WHAT THE EXERCISE ASKS
Arrange the lines from the one containing "Which among all of" through the last line as a JSON list of strings, one string per line, with blank lines left out.

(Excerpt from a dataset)
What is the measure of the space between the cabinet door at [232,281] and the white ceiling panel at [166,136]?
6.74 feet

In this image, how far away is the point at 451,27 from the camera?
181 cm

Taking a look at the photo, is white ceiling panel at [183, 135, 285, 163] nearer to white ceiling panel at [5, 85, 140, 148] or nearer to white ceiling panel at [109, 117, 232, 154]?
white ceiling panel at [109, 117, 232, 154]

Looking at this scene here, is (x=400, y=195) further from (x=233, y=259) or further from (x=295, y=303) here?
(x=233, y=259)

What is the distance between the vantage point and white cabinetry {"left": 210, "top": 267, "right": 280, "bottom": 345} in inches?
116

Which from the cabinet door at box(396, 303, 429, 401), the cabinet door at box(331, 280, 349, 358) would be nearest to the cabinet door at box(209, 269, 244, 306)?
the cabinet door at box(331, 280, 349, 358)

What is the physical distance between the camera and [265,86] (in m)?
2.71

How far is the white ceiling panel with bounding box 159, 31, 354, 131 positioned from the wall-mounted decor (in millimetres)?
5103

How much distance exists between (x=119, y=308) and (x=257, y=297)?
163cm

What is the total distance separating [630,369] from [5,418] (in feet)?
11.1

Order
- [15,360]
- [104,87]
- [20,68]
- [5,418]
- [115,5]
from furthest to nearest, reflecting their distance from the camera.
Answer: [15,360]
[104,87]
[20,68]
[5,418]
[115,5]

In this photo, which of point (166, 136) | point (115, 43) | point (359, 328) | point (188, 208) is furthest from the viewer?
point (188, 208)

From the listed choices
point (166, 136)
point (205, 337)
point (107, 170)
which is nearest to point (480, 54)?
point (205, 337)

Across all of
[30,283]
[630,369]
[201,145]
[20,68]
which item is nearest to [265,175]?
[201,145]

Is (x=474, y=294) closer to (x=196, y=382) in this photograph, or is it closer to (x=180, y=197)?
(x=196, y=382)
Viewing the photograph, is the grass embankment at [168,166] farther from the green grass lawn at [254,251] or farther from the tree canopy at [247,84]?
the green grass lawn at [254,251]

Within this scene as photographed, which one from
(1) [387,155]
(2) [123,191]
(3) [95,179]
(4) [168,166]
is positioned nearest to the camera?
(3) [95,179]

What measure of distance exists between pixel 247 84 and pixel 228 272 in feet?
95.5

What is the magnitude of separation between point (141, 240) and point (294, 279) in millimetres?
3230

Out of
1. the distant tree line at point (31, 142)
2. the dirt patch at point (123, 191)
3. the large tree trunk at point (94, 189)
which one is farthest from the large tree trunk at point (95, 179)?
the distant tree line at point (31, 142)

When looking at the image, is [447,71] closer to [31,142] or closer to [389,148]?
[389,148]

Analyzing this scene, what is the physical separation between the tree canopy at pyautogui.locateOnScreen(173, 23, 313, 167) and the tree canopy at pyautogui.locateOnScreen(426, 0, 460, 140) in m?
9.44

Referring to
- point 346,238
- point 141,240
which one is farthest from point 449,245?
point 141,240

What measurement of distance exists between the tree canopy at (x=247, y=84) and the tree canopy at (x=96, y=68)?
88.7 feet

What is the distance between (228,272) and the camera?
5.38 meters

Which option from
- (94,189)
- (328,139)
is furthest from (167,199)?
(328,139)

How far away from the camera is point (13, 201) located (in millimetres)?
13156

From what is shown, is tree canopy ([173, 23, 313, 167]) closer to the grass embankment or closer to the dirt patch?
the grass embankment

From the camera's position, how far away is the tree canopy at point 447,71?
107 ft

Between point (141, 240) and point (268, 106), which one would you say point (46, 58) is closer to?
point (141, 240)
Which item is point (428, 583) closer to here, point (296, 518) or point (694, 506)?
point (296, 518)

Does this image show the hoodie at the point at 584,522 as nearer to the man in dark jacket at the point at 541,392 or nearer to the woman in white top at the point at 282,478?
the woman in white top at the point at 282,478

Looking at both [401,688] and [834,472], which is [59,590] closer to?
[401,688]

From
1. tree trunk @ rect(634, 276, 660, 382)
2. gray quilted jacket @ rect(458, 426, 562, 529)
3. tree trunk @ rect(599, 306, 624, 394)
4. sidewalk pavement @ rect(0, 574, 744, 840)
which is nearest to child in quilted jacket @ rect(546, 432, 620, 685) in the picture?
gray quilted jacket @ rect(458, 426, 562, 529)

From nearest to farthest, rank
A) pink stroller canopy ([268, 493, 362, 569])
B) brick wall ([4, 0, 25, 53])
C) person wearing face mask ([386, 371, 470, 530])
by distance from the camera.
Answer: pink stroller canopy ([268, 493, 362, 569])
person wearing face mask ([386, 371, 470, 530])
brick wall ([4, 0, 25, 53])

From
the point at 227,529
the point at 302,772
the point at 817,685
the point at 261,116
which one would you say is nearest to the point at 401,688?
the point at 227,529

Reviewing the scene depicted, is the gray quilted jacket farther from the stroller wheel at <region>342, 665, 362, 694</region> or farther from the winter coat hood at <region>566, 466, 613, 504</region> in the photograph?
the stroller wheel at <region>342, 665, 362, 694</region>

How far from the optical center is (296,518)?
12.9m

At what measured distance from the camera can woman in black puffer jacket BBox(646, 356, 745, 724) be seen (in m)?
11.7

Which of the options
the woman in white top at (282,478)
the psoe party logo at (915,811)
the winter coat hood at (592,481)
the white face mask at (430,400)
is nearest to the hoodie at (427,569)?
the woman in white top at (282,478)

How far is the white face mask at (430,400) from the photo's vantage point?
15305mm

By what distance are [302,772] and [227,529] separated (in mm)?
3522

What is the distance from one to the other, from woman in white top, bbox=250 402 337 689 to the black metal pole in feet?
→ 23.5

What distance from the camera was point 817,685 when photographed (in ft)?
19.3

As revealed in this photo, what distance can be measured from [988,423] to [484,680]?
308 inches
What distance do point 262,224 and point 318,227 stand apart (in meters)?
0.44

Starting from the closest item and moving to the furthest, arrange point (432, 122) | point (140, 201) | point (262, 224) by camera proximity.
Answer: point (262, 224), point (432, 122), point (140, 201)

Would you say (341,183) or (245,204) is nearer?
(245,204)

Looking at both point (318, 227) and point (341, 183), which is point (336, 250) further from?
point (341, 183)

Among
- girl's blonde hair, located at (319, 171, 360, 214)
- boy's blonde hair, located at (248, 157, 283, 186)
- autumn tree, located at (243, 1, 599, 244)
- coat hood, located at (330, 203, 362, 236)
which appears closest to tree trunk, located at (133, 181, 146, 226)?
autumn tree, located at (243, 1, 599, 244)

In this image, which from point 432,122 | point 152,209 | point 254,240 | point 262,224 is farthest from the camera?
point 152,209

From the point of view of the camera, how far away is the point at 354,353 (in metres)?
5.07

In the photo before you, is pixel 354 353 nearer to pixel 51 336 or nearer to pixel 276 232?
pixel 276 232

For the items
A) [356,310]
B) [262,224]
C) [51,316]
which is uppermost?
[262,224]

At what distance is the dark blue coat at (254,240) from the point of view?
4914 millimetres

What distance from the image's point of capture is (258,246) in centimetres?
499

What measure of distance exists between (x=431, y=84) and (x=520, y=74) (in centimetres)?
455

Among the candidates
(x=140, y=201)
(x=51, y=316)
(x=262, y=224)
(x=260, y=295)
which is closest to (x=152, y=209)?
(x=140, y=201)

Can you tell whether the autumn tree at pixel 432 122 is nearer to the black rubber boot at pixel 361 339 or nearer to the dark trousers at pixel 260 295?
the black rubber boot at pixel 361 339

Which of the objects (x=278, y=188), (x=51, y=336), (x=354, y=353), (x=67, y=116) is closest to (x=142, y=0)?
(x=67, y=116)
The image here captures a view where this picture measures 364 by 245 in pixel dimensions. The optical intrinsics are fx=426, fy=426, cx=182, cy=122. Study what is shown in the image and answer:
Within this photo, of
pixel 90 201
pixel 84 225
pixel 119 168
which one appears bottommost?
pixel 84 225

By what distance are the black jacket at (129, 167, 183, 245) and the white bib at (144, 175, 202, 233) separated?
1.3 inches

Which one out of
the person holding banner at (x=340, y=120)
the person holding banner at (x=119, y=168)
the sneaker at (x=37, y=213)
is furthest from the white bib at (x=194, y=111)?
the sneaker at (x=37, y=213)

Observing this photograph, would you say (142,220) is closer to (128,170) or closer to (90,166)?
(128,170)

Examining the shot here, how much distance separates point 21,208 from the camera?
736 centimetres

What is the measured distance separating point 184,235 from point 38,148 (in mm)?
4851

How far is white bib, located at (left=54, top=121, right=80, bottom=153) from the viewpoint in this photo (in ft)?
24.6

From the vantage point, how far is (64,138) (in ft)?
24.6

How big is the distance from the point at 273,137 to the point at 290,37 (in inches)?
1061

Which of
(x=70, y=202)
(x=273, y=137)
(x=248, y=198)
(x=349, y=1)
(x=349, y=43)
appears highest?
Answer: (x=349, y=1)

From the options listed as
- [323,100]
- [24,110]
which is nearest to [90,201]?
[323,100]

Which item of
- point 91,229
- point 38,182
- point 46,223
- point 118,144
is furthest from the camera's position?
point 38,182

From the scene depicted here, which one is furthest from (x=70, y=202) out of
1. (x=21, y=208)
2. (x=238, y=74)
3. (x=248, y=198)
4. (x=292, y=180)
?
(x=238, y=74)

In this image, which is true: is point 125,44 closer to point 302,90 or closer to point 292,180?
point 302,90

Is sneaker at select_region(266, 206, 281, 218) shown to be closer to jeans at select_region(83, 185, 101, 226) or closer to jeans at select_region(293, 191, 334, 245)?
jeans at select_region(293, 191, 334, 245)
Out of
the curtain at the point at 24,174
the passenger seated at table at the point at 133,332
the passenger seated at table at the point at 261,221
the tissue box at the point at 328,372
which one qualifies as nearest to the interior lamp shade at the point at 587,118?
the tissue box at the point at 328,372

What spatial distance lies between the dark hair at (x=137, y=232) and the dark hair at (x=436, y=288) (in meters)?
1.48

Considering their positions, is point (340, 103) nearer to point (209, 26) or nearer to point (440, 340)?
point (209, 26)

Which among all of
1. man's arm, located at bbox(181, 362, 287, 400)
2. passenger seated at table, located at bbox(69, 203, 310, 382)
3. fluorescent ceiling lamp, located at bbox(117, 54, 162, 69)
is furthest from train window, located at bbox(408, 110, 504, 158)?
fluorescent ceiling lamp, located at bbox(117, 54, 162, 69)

SOLUTION TO THIS PROBLEM
[
  "Which among all of",
  "1. man's arm, located at bbox(181, 362, 287, 400)",
  "2. passenger seated at table, located at bbox(69, 203, 310, 382)",
  "3. fluorescent ceiling lamp, located at bbox(117, 54, 162, 69)",
  "is furthest from train window, located at bbox(408, 110, 504, 158)?",
  "fluorescent ceiling lamp, located at bbox(117, 54, 162, 69)"
]